Passage shown:
------------------------------------------------------------

The legacy of Latter-day Saint lingo lives on in my agnostic husband.

In 1993, The Church of Jesus Christ of Latter-day Saints produced a film called “Legacy.” It was about the Mormon pioneers making their way across the Plains to ultimately settle in Salt Lake City and open a surprising number of competing cookie and soda shops throughout the Mountain West.

This film played in a theater in downtown Salt Lake City’s Joseph Smith Memorial Building for the better part of the ‘90s and was viewed so frequently that my friends and I could quote most of it by heart, and we did so (not with the best of intentions).

There’s a scene in which the protagonist is bidding farewell to her fiancé, who is about to march off to war with the Mormon Battalion. They are silhouetted in a forest, bonneted, wind-blown and sun-kissed. “It may be in Zion when we meet again,” the weepy fiancé predicts, referring to their plan to reconvene in Salt Lake City and plant a water-guzzling lawn in the desert at the conclusion of his military sojourn.

The protagonist shouts in response, “if we ever meet again, it will be Zion to me.”

My husband moved in 2016 to Salt Lake City, where he suddenly began learning about Mormon culture through a firehose. As a part of his education, someone, as a prank on me, began teaching him common phrases that had plagued my youth.

“If we ever meet again, it will be Zion to me,” he shouted several years ago as he was leaving the house. This has since become his favorite way of saying goodbye to anyone and everyone he sees.

Mission flashback

A couple of years ago, he added a recurring event to our shared iPhone calendar, each Sunday at 7 p.m. “Companionship Inventory,” it said. A shudder ran down my spine as I read words I had blocked from my mind decades before after spending two years as a Latter-day Saint missionary regularly engaging in an activity by the same name in which I was required to sit in awkward adolescent tension with my assigned mission companion and have a frank discussion about all the things we didn’t like about each other.

“What is this?” I asked my husband about the calendar event.

“We should start setting aside a time each week to talk through our schedule and discuss ways in which we can support each other more,” he said, straight-faced.

“But,” I asked, “why did you call it that?”

He shrugged and changed the subject, refusing, as he always has, to reveal his sources.

Midnight ‘hauntings’?

“What does it mean when someone says ‘the sacred ghost goes to bed at 10 o’clock?’” he asked me once.

“First of all,” I began to argue with him, “it’s called the ‘Holy’ Ghost, and it doesn’t go to bed until midnight, so whoever told you that one lied to you.”

------------------------------------------------------------

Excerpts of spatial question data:
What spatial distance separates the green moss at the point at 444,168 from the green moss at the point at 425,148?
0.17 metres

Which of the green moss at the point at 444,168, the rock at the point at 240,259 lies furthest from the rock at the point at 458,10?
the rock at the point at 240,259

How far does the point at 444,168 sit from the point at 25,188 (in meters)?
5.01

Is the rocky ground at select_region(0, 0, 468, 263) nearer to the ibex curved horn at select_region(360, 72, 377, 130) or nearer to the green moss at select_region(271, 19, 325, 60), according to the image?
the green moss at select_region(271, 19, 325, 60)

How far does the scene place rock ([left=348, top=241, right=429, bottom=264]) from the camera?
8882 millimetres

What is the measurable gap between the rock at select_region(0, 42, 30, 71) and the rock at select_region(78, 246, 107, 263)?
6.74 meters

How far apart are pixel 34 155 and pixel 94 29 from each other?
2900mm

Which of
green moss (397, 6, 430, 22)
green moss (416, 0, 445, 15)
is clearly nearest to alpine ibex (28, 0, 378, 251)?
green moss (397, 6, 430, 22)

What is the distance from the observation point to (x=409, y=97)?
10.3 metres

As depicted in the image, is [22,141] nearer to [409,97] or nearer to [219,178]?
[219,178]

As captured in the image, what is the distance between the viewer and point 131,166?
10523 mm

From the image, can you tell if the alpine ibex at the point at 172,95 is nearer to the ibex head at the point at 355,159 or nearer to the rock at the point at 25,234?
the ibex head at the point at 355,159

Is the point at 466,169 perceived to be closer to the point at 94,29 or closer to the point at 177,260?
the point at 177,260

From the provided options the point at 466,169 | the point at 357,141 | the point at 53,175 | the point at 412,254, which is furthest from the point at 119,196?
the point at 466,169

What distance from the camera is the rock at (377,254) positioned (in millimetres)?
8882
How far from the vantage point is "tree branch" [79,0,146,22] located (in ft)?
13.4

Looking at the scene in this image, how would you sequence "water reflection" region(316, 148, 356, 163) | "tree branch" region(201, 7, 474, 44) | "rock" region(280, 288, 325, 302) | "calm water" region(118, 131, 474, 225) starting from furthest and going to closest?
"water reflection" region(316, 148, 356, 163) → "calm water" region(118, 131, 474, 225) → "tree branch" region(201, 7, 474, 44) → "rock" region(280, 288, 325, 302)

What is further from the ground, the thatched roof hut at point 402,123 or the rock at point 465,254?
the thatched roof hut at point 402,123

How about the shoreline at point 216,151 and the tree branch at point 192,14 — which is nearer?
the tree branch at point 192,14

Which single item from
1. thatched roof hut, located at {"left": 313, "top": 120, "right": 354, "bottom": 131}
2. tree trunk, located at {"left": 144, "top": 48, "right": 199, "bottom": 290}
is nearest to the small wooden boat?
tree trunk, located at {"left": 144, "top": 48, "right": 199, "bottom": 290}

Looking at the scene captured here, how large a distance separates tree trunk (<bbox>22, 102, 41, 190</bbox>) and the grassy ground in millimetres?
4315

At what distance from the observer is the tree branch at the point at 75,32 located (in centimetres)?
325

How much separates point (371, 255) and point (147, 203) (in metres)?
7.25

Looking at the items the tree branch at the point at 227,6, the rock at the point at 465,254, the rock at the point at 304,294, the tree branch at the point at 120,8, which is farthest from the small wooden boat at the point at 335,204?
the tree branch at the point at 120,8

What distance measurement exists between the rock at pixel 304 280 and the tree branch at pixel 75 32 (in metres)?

------------------------------------------------------------

Task instructions:
• a. Answer these from the essay on Latter-day Saint lingo:
(i) In what year was the film "Legacy" produced?
(ii) In what year did the husband move to Salt Lake City?
(iii) On what day and at what time does the recurring calendar event take place?
• b. Copy the part of the essay on Latter-day Saint lingo starting at "In 1993, The" and ending at "the Mountain West.".

Solutions by task:
• a.
(i) 1993
(ii) 2016
(iii) Each Sunday at 7 p.m.

• b.
In 1993, The Church of Jesus Christ of Latter-day Saints produced a film called “Legacy.” It was about the Mormon pioneers making their way across the Plains to ultimately settle in Salt Lake City and open a surprising number of competing cookie and soda shops throughout the Mountain West.